Records
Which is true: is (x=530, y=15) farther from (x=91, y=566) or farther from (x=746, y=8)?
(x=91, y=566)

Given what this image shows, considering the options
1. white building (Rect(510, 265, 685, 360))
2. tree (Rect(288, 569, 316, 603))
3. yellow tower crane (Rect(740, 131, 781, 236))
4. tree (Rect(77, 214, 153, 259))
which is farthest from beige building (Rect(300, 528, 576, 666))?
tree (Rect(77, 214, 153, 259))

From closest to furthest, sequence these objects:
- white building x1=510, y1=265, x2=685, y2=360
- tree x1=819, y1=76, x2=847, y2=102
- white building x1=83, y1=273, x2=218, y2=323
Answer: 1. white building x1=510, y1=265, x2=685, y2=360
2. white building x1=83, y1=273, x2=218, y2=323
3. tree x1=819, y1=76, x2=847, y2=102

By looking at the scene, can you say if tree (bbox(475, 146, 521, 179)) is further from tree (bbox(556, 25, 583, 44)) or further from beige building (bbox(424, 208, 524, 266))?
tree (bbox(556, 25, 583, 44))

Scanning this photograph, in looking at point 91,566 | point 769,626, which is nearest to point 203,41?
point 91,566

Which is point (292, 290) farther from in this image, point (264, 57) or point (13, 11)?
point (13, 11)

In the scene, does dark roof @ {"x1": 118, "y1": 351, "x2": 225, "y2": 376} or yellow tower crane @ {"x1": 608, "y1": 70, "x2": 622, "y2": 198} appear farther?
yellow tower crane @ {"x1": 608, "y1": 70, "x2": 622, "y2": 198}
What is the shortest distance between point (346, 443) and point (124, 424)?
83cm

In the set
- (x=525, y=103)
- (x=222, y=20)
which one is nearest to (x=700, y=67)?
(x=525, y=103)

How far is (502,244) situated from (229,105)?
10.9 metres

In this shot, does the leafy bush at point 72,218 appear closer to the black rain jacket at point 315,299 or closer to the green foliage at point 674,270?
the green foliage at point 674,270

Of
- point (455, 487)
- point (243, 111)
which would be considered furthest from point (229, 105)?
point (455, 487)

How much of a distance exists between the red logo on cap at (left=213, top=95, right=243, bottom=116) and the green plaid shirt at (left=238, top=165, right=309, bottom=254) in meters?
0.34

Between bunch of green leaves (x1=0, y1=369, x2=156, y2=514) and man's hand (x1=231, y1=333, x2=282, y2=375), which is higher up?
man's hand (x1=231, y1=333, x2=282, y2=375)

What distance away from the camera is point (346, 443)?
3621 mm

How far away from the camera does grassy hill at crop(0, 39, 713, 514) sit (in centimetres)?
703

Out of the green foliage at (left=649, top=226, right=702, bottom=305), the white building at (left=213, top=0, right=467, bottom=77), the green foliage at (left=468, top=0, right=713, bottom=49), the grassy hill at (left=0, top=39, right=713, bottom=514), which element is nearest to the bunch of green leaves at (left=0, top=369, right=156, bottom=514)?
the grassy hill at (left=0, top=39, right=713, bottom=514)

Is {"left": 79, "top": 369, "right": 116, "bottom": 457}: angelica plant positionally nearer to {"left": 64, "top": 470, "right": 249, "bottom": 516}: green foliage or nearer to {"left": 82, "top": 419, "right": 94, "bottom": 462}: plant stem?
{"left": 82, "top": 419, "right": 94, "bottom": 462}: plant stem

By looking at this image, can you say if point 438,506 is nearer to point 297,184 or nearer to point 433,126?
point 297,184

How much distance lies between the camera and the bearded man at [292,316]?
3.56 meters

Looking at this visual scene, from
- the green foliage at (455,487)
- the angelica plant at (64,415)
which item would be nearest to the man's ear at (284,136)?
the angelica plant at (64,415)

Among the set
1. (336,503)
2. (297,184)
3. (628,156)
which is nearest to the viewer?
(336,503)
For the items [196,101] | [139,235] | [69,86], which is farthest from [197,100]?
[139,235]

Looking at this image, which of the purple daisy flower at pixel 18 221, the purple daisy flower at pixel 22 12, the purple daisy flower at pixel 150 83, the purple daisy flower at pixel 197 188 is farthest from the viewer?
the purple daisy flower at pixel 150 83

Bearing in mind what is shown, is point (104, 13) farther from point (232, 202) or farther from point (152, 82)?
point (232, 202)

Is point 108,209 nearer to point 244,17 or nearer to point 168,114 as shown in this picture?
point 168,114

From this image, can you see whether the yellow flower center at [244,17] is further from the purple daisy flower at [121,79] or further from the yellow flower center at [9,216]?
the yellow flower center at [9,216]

Exercise requirements
Please set down all the data word for word.

Response
Which is true: is (x=530, y=15) farther from (x=91, y=566) or farther from (x=746, y=8)?
(x=91, y=566)

Given what this image shows, considering the options
1. white building (Rect(510, 265, 685, 360))
2. tree (Rect(288, 569, 316, 603))
3. yellow tower crane (Rect(740, 131, 781, 236))
4. tree (Rect(77, 214, 153, 259))
which is farthest from beige building (Rect(300, 528, 576, 666))?
tree (Rect(77, 214, 153, 259))

From closest to furthest, sequence these objects:
- white building x1=510, y1=265, x2=685, y2=360
- tree x1=819, y1=76, x2=847, y2=102
- white building x1=83, y1=273, x2=218, y2=323
Answer: 1. white building x1=510, y1=265, x2=685, y2=360
2. white building x1=83, y1=273, x2=218, y2=323
3. tree x1=819, y1=76, x2=847, y2=102

By looking at the scene, can you say if tree (bbox(475, 146, 521, 179)) is further from tree (bbox(556, 25, 583, 44)) or further from beige building (bbox(424, 208, 524, 266))?
tree (bbox(556, 25, 583, 44))

Scanning this photograph, in looking at point 91,566 | point 769,626, which is nearest to point 203,41?
point 91,566

Which is point (292, 290) farther from in this image, point (264, 57) or point (13, 11)?
point (13, 11)

In the scene, does dark roof @ {"x1": 118, "y1": 351, "x2": 225, "y2": 376} or yellow tower crane @ {"x1": 608, "y1": 70, "x2": 622, "y2": 198} appear farther?
yellow tower crane @ {"x1": 608, "y1": 70, "x2": 622, "y2": 198}
What is the shortest distance between point (346, 443) and point (124, 424)?
83cm

In the set
- (x=525, y=103)
- (x=222, y=20)
which one is nearest to (x=700, y=67)?
(x=525, y=103)

How far is (502,244) situated from (229,105)?
10.9 metres

In this shot, does the leafy bush at point 72,218 appear closer to the black rain jacket at point 315,299 or closer to the green foliage at point 674,270?
the green foliage at point 674,270

Of
- point (455, 487)
- point (243, 111)
which would be considered furthest from point (229, 105)?
point (455, 487)

How much of a distance exists between the red logo on cap at (left=213, top=95, right=243, bottom=116) and the green plaid shirt at (left=238, top=165, right=309, bottom=254) in meters?
0.34

Between bunch of green leaves (x1=0, y1=369, x2=156, y2=514) and man's hand (x1=231, y1=333, x2=282, y2=375), which is higher up?
man's hand (x1=231, y1=333, x2=282, y2=375)

What distance away from the camera is point (346, 443)?
3621 mm

How far away from the camera does grassy hill at crop(0, 39, 713, 514) sit (in centimetres)?
703

Out of the green foliage at (left=649, top=226, right=702, bottom=305), the white building at (left=213, top=0, right=467, bottom=77), the green foliage at (left=468, top=0, right=713, bottom=49), the grassy hill at (left=0, top=39, right=713, bottom=514), which element is nearest to the bunch of green leaves at (left=0, top=369, right=156, bottom=514)?
the grassy hill at (left=0, top=39, right=713, bottom=514)

Is {"left": 79, "top": 369, "right": 116, "bottom": 457}: angelica plant positionally nearer to {"left": 64, "top": 470, "right": 249, "bottom": 516}: green foliage or nearer to {"left": 82, "top": 419, "right": 94, "bottom": 462}: plant stem?
{"left": 82, "top": 419, "right": 94, "bottom": 462}: plant stem

By looking at this image, can you say if point 438,506 is nearer to point 297,184 or nearer to point 433,126?
point 297,184

How much distance lies between the camera and the bearded man at [292,316]?
3.56 meters

Looking at this visual scene, from
- the green foliage at (455,487)
- the angelica plant at (64,415)
which item would be nearest to the man's ear at (284,136)?
the angelica plant at (64,415)

Among the set
1. (336,503)
2. (297,184)
3. (628,156)
which is nearest to the viewer?
(336,503)
For the items [196,101] | [139,235] | [69,86], which is farthest from [197,100]?
[139,235]

Looking at this image, which of the purple daisy flower at pixel 18 221, the purple daisy flower at pixel 22 12, the purple daisy flower at pixel 150 83, the purple daisy flower at pixel 197 188 is farthest from the viewer?
the purple daisy flower at pixel 150 83

Bearing in mind what is shown, is point (104, 13) farther from point (232, 202) or farther from point (152, 82)?
point (232, 202)

Is point 108,209 nearer to point 244,17 or nearer to point 168,114 as shown in this picture?
point 168,114

From this image, can you see whether the yellow flower center at [244,17] is further from the purple daisy flower at [121,79] or further from the yellow flower center at [9,216]?
the yellow flower center at [9,216]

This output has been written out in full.